■ MATERIAL TO PROCESS ■

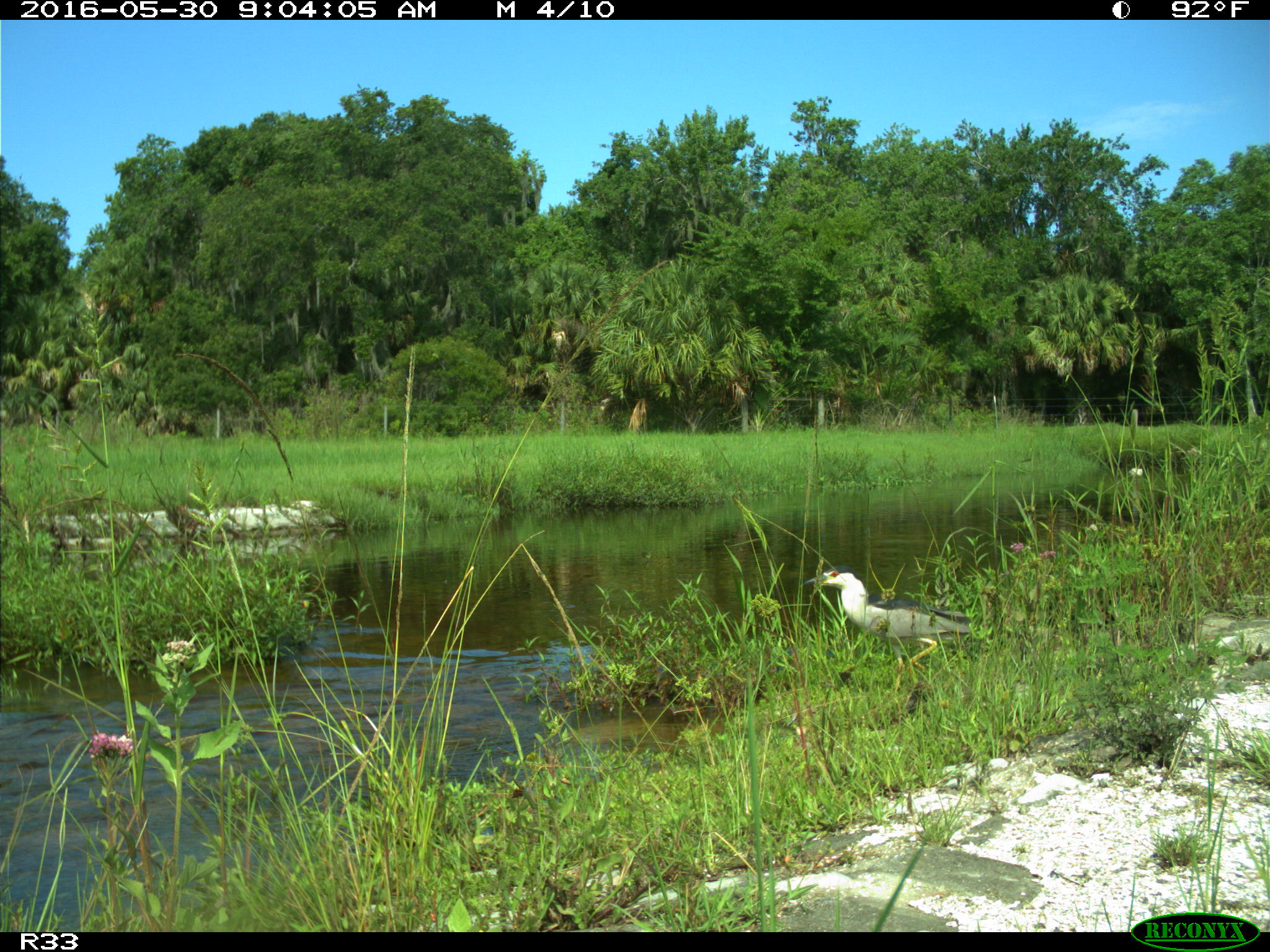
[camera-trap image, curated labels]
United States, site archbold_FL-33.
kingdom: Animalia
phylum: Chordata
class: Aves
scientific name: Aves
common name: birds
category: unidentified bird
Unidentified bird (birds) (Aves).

* * *

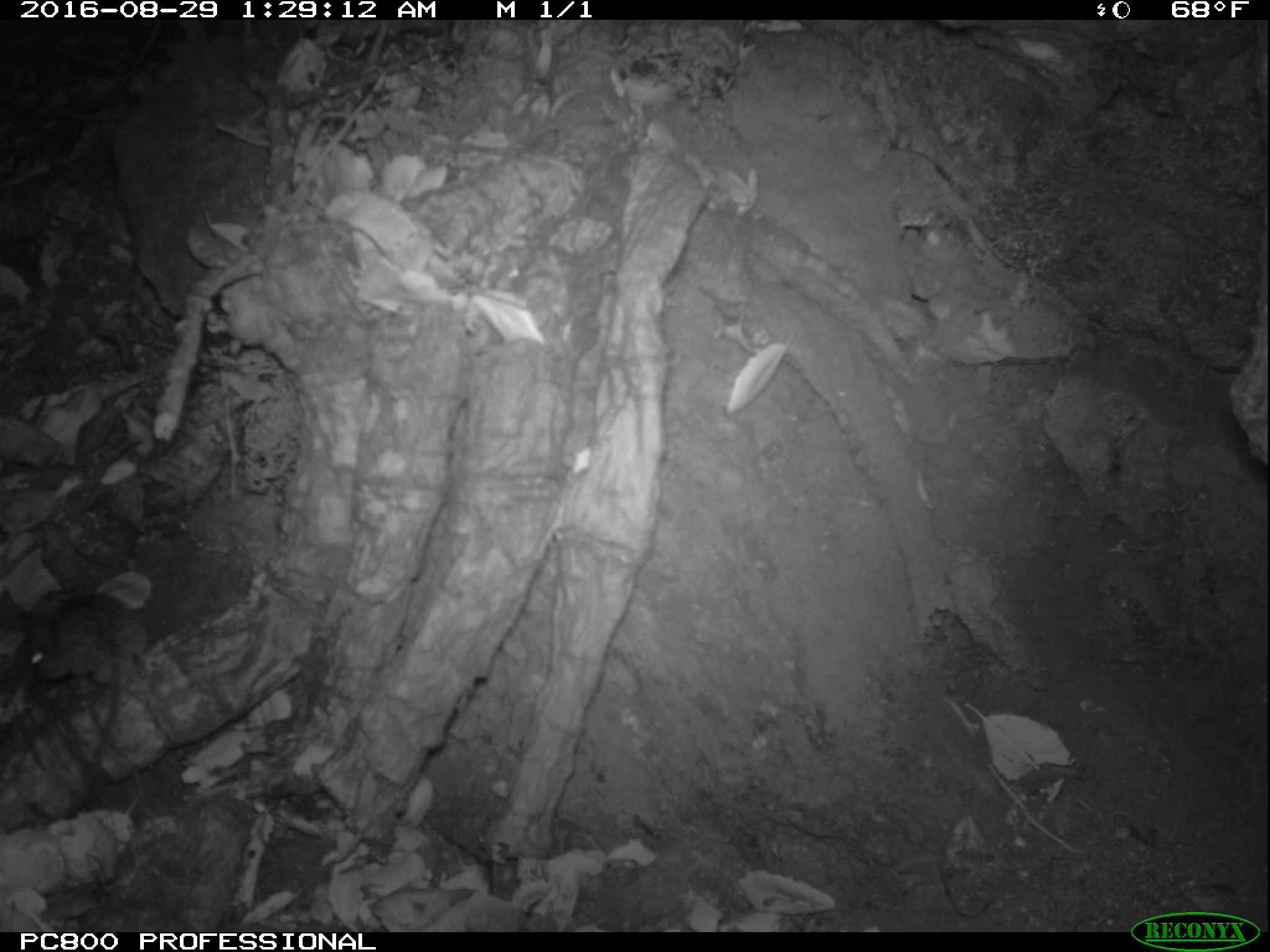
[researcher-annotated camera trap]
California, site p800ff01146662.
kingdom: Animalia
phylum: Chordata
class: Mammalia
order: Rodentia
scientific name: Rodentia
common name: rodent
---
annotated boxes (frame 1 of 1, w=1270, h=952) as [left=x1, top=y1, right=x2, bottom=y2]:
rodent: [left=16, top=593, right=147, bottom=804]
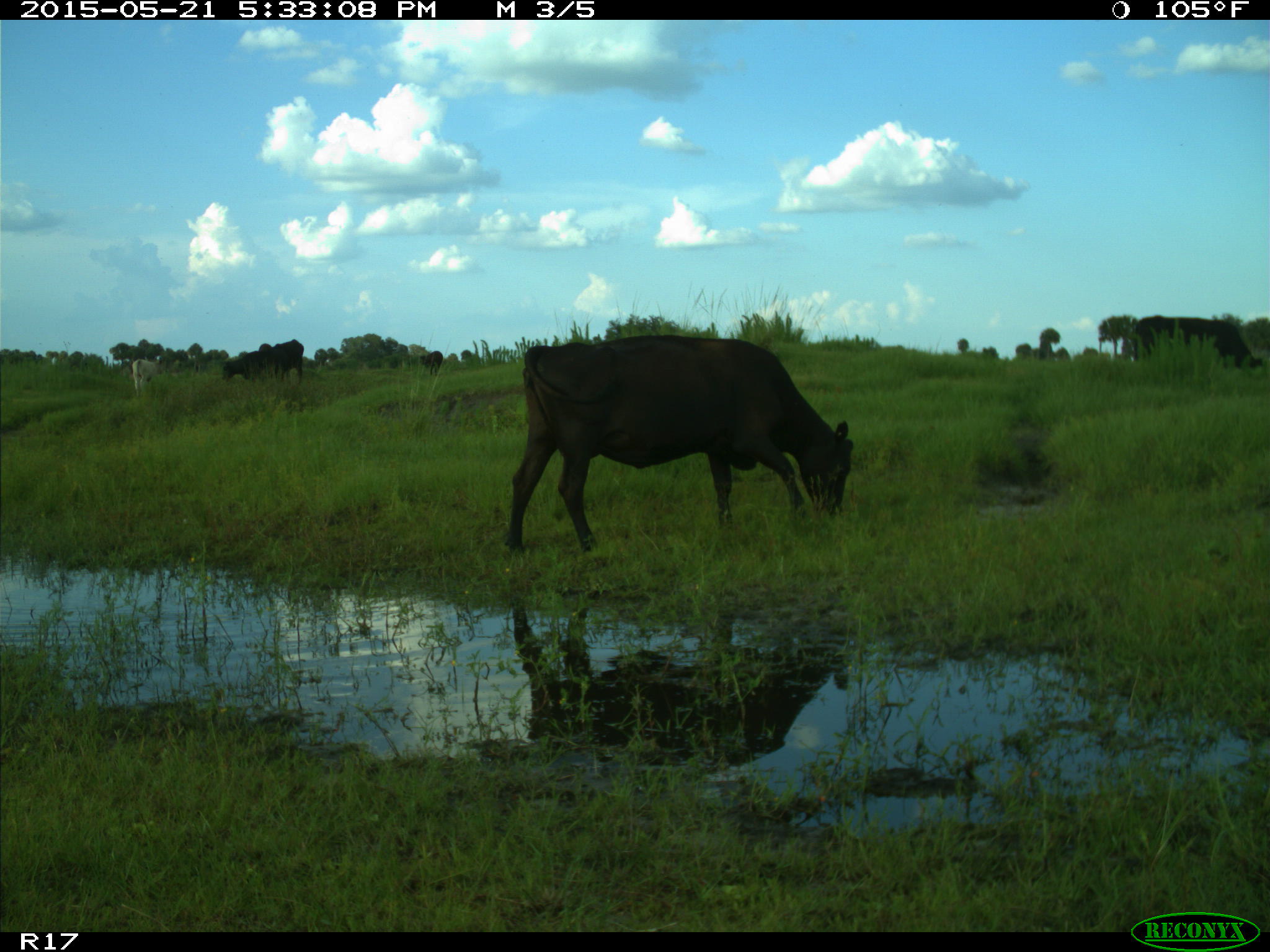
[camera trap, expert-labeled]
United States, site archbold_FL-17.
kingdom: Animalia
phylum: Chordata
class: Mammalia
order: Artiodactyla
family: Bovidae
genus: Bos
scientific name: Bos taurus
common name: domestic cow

...

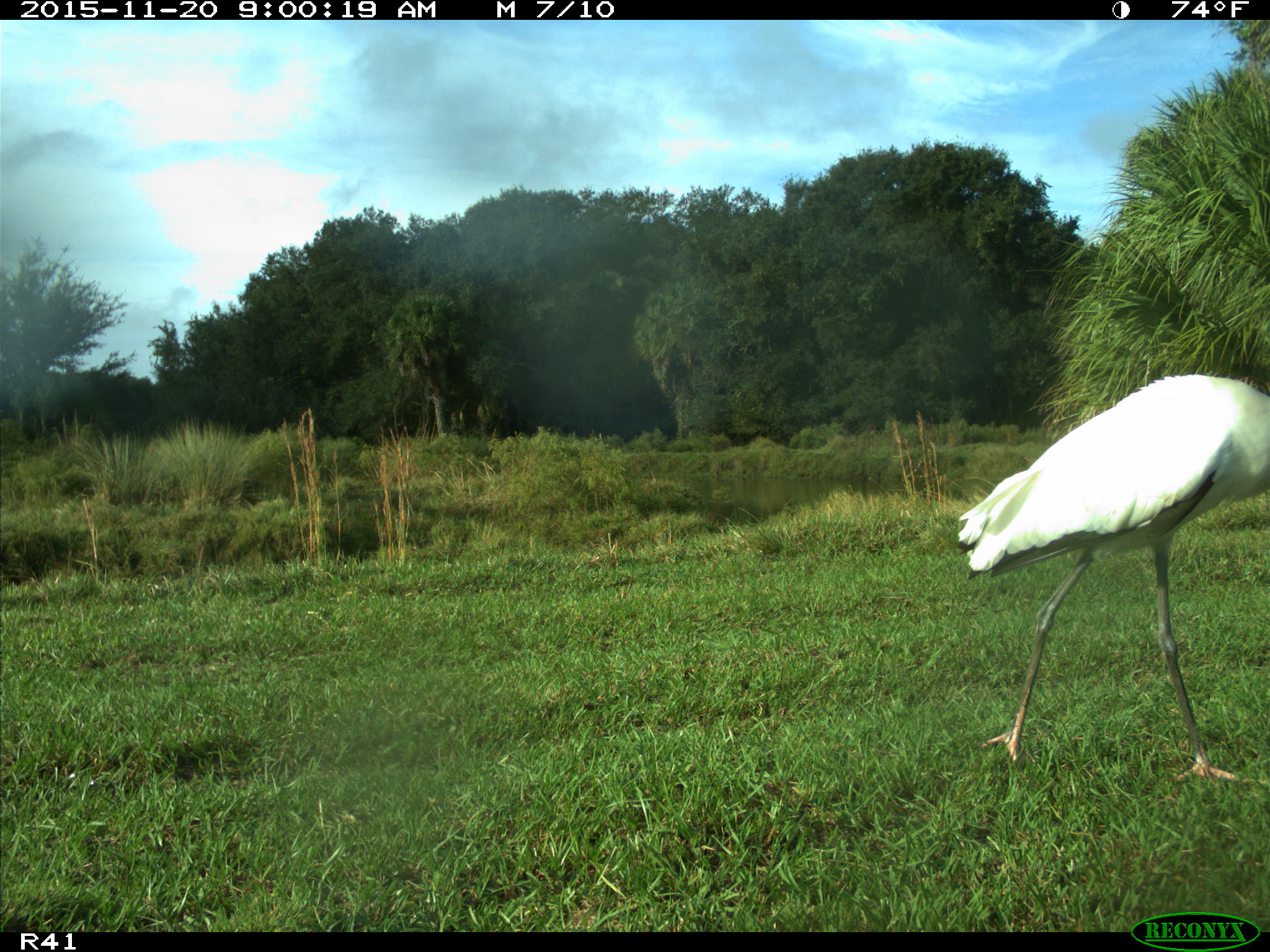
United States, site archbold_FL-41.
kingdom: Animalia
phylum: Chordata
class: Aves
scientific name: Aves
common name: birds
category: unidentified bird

■ WORK INSTRUCTIONS ■
This exercise needs every line of the listing that contains the word "scientific".

■ EXERCISE OUTPUT ■
scientific name: Aves
scientific name: Rodentia
scientific name: Bos taurus
scientific name: Aves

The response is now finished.